At what hard link count is a file effectively deleted?

As expected, invoking the symlink invokes the underlying executable.

Additional Exercises

Try these out on your end:

  1. What do you expect will happen if you change the permissions of a hard link using chmod? What about changing the permissions of a soft link?
  2. What happens if you create a hard link to a soft link?

Further Reading

Soft links and hard links aren’t as mysterious as they may seem at first—they just offer two similar (but notably different) ways to reference files on an operating system.

Here are some additional resources on hard links vs. soft links:

  • Hard vs Soft Links in Linux (Linux Links)
  • Explaining Soft Link And Hard Link In Linux With Examples
  • What is the difference between a symbolic link and a hard link?
  • Modern Operating Systems by Tanenbaum, Chapter 4.2.4
  • How to take advantage of symbolic links in Windows 10

Attributions

Social media preview: Photo by Sandy Millar (Unsplash).

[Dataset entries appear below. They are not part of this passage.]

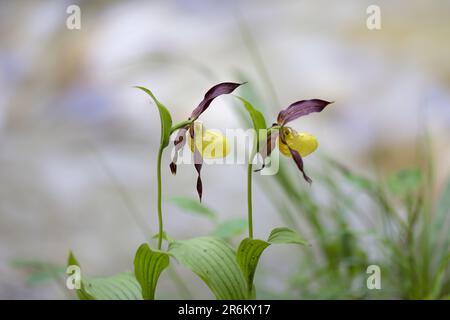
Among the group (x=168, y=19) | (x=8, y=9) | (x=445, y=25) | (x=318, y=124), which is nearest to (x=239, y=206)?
(x=318, y=124)

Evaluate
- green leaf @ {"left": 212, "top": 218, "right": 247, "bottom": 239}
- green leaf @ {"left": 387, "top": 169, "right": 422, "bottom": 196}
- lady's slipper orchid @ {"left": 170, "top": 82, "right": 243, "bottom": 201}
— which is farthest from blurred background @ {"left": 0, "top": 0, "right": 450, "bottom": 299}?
lady's slipper orchid @ {"left": 170, "top": 82, "right": 243, "bottom": 201}

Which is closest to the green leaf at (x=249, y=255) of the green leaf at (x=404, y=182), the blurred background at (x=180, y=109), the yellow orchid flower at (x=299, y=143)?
the yellow orchid flower at (x=299, y=143)

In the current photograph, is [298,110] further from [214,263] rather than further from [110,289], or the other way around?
[110,289]

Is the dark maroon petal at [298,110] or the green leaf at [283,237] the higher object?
the dark maroon petal at [298,110]

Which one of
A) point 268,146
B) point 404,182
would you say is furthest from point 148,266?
point 404,182

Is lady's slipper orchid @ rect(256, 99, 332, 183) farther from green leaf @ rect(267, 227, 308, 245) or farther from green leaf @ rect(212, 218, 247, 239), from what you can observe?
green leaf @ rect(212, 218, 247, 239)

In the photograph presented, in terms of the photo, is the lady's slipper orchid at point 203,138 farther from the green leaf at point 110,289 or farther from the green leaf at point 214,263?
the green leaf at point 110,289
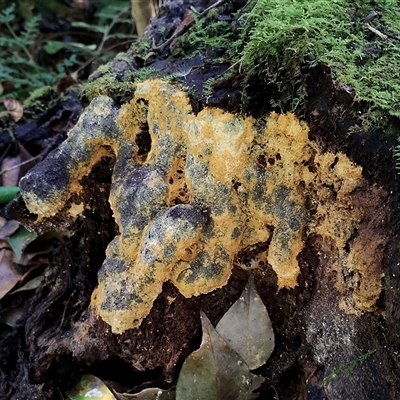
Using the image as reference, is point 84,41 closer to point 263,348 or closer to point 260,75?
point 260,75

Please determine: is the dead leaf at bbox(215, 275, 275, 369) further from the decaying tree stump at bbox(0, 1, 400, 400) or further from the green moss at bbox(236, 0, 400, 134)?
the green moss at bbox(236, 0, 400, 134)

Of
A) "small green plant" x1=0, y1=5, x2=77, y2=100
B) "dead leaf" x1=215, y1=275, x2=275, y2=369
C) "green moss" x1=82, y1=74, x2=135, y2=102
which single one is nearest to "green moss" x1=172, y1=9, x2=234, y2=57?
"green moss" x1=82, y1=74, x2=135, y2=102

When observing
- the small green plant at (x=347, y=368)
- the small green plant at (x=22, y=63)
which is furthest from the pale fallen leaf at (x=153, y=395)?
the small green plant at (x=22, y=63)

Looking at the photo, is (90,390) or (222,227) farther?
(90,390)

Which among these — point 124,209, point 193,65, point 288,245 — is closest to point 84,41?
point 193,65

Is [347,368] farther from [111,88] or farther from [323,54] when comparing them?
[111,88]

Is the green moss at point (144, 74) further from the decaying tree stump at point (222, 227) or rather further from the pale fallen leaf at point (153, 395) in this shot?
the pale fallen leaf at point (153, 395)

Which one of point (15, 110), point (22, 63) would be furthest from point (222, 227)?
point (22, 63)
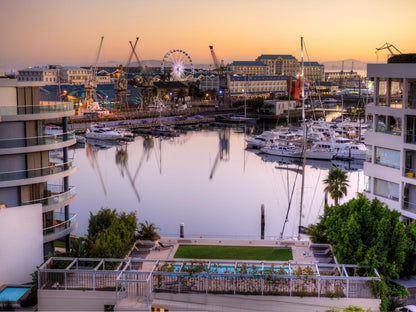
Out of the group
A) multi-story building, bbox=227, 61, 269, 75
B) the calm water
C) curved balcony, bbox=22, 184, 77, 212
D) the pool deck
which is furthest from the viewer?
multi-story building, bbox=227, 61, 269, 75

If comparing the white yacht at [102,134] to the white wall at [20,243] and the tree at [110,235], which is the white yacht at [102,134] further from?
the white wall at [20,243]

What's the maximum file size when writing data to a FAT32 drive?

The maximum possible size for a file on a FAT32 volume is 4 GB.

What was the early standard Linux file system?

Linux initially used the MINIX file system, and very early distributions relied on that. The extended file system quickly took over, followed by Ext2 and xiafs (which was never much developed, and ultimately disappeared in favour of Ext2).

What Macos system application tracks each block on a volume to determine which blocks are in use and which ones are available to receive data?

Chapter 6-13 multiple choice.

At what distance can the EMR from a computer monitor?

First of all, computer monitors do emit a relatively small amount of EMF radiation at reasonable distances. So the absolute best thing you can do is keep at least a reasonable distance (3 feet or more) between you and the monitor whenever possible.